London Housing Budget in a Pickle

By Nicky Gavron AM, Labour’s Housing and Planning Spokesperson on the London Assembly.
The coalition government has slashed London’s housing budget by 60 per cent, although you wouldn’t know it from the press release. Under the cover of giving new powers to City Hall, a budget of £3 billion has been spun to mask the huge cutsLondon faces.
Boris Johnson described Eric Pickles’ £3 billion settlement as “excellent”. But it is nothing of the sort.
Not a penny of Pickles’ money is new. It was all previously within existing London budgets, including:

  • Money the government pledged to the Olympic Park Legacy Company (which soon becomes the new Mayoral Development Corporation); and
  • £1.4 million of the now axed London Development Agency’s staffing budget.

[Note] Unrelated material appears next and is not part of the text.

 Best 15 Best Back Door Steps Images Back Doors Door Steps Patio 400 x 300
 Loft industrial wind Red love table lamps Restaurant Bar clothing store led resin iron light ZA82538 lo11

The budget trumpeted most by the Mayor – £1.9 billion for housing – is a 60 per cent cut on the amount given to London in 2008 by the previous Labour government.
The Labour settlement gave London more money over three years than the Tories are now giving the whole country over four.
Could anyone take this spin as anything other than an attempt to mask the huge cuts to housing and regeneration inLondon?
With this reduced budget settlement for London come a host of new powers and responsibilities. The Mayor accurately describes the new powers as a “landmark” for the city. We agree. Labour has always supported more housing and regeneration powers for City Hall, especially when we are in the grip of a housing crisis.
Rents are rocketing and supply is plummeting across all sectors. But, faced with these challenges, what is the Mayor doing with his new powers?
He does not have a single policy to deal with extortionate private sector rents – believing it should be left completely to the market. And on the supply of affordable homes even he admits his policy is completely unsustainable. Housing associations will be forced to make up the shortfall left by government cuts by borrowing excessively – a policy that threatens their long-term viability.
When seeking election the Mayor said there was capacity to build 40,000 homes on land under City Hall’s control. In typical Johnson style he promised to “put his land where his mouth is”.
But this pledge has gone unmet. Housing completions on land he controls have plummeted to less than half the number Ken Livingstone delivered.
Under Boris Johnson London has more powers but things are going backwards. We urgently need a Mayor with a real plan who can use all the levers now at City Hall’s disposal to tackleLondon’s housing crisis.